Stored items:
_ _ _ _

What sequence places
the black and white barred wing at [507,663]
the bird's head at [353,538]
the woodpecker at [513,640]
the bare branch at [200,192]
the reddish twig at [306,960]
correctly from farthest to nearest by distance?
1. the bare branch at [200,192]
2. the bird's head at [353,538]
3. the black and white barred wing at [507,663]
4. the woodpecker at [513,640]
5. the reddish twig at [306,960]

_ _ _ _

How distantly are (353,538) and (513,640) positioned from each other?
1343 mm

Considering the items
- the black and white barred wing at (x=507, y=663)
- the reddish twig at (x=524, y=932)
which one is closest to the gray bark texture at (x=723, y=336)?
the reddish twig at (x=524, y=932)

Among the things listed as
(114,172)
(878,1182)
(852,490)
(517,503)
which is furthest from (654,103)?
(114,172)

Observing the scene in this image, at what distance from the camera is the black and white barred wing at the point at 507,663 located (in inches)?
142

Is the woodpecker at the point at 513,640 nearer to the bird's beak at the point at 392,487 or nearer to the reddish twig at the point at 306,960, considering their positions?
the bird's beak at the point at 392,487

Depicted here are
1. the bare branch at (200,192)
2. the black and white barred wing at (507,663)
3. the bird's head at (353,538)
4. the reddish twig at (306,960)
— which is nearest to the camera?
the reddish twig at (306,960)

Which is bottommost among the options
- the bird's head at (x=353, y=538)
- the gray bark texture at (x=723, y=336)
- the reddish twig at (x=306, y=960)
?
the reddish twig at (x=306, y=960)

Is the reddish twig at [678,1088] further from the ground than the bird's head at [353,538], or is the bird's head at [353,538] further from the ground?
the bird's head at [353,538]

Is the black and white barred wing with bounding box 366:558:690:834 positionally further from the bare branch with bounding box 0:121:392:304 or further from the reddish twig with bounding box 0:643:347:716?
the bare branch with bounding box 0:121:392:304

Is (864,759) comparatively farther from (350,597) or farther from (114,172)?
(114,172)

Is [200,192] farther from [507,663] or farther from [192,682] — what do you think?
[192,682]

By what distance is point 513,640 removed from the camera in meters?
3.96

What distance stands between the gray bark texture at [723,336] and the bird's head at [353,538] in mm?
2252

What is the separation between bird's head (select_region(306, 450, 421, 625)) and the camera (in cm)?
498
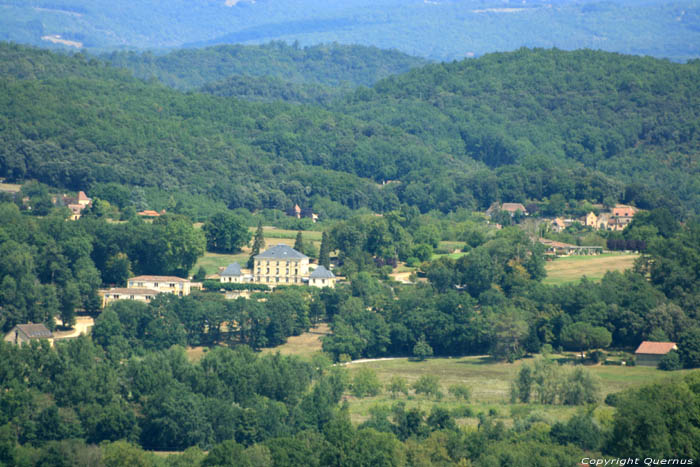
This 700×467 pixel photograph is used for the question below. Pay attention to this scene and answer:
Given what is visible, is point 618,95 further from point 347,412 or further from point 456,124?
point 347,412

_ _ _ _

**The request**
Recast the lines from the one containing "What sequence places" through the one containing "5. the reddish twig at [306,960]" as a JSON list of strings, one string per line and no blank lines.

**Reply to the task**
[
  "What sequence places",
  "the black and white barred wing at [507,663]",
  "the bird's head at [353,538]",
  "the woodpecker at [513,640]",
  "the bare branch at [200,192]",
  "the reddish twig at [306,960]",
  "correctly from farthest to nearest by distance?",
  "1. the bare branch at [200,192]",
  "2. the bird's head at [353,538]",
  "3. the black and white barred wing at [507,663]",
  "4. the woodpecker at [513,640]",
  "5. the reddish twig at [306,960]"
]